See also: Homosexuality and Anglicanism and Anglican realignment
One effect of the communion’s dispersed authority has been that conflict and controversy can arise over the effect divergent practices and doctrines in one part of the Communion have on others. Disputes that had been confined to the Church of England could be dealt with legislatively in that realm, but as the Communion spread out into new nations and disparate cultures, such controversies multiplied and intensified. These controversies have generally been of two types: liturgical and social.
The first such controversy of note concerned that of the growing influence of the Catholic Revival manifested in the tractarian and so-called ritualism controversies of the late nineteenth and early twentieth centuries. This controversy produced the Free Church of England and, in the United States and Canada, the Reformed Episcopal Church.
Later, rapid social change and the dissipation of British cultural hegemony over its former colonies contributed to disputes over the role of women, the parameters of marriage and divorce, and the practices of contraception and abortion. In the late 1970s, the Continuing Anglican movement produced a number of new church bodies in opposition to women’s ordination, prayer book changes, and the new understandings concerning marriage.

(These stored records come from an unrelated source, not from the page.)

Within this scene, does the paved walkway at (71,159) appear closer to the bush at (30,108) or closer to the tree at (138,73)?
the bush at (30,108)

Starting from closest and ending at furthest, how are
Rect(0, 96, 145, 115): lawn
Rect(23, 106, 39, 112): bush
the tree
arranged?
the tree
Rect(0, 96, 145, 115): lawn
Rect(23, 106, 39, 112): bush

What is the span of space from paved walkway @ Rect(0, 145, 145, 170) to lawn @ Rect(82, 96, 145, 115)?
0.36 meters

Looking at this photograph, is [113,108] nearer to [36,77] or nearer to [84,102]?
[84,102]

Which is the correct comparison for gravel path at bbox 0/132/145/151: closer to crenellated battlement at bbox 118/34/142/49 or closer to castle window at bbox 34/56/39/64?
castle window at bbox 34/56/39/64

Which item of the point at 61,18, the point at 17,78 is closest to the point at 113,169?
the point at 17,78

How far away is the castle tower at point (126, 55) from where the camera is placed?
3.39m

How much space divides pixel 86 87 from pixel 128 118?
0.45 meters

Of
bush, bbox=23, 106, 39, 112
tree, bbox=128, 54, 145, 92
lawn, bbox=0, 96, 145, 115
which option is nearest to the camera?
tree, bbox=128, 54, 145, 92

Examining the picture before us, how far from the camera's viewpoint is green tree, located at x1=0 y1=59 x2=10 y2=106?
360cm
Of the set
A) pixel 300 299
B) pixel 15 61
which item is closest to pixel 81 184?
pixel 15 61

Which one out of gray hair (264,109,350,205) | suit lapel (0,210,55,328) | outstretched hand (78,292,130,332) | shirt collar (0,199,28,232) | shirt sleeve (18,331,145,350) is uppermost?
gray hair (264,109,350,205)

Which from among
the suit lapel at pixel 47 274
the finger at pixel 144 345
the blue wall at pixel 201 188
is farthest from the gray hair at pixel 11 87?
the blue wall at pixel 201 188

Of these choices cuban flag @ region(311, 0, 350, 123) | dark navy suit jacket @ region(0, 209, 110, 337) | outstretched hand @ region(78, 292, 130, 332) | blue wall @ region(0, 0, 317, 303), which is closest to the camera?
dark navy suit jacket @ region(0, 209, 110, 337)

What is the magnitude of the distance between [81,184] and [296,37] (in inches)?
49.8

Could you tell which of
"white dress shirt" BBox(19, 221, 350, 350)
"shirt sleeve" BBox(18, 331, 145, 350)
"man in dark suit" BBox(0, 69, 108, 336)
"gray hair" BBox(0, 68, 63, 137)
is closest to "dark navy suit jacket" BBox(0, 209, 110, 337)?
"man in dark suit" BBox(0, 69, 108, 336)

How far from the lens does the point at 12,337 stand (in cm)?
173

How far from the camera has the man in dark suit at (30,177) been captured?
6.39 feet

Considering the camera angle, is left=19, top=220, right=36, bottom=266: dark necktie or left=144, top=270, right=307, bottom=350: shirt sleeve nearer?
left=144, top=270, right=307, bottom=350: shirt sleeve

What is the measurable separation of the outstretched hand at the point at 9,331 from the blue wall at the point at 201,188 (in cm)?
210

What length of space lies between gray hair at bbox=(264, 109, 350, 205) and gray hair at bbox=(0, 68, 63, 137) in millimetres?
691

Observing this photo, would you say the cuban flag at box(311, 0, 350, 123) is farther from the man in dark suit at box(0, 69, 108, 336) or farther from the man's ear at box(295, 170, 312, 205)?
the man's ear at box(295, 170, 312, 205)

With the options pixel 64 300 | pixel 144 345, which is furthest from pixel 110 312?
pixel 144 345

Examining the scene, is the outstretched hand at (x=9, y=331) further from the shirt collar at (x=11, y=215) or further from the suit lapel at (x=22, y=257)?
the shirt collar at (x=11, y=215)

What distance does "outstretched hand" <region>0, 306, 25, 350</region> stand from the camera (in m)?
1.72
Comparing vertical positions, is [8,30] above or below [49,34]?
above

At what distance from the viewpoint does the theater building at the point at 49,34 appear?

Same-sex unions and LGBT clergy
More recently, disagreements over homosexuality have strained the unity of the communion as well as its relationships with other Christian denominations, leading to another round of withdrawals from the Anglican Communion. Some churches were founded outside the Anglican Communion in the late 20th and early 21st centuries, largely in opposition to the ordination of openly homosexual bishops and other clergy and are usually referred to as belonging to the Anglican realignment movement, or else as “orthodox” Anglicans. These disagreements were especially noted when the Episcopal Church (US) consecrated an openly gay bishop in a same-sex relationship, Gene Robinson, in 2003, which led some Episcopalians to defect and found the Anglican Church in North America (ACNA); then, the debate re-ignited when the Church of England agreed to allow clergy to enter into same-sex civil partnerships in 2005. The Church of Nigeria opposed the Episcopal Church’s decision as well as the Church of England’s approval for civil partnerships.
“The more liberal provinces that are open to changing Church doctrine on marriage in order to allow for same-sex unions include Brazil, Canada, New Zealand, Scotland, South India, South Africa, the US and Wales”. The Church of England does not allow same-gender marriages or blessing rites, but does permit special prayer services for same-sex couples following a civil marriage or partnership. The Church of England also permits clergy to enter into same-sex civil partnerships. The Church of Ireland has no official position on civil unions, and one senior cleric has entered into a same-sex civil partnership. The Church of Ireland recognised that it will “treat civil partners the same as spouses”. The Anglican Church of Australia does not have an official position on homosexuality.
The conservative Anglican churches, encouraging the realignment movement, are more concentrated in the Global South. For example, the Anglican Church of Kenya, the Church of Nigeria and the Church of Uganda have opposed homosexuality. GAFCON, a fellowship of conservative Anglican churches, has appointed “missionary bishops” in response to the disagreements with the perceived liberalisation in the Anglican churches in North America and Europe.
Debates about social theology and ethics have occurred at the same time as debates on prayer book revision and the acceptable grounds for achieving full communion with non-Anglican churches.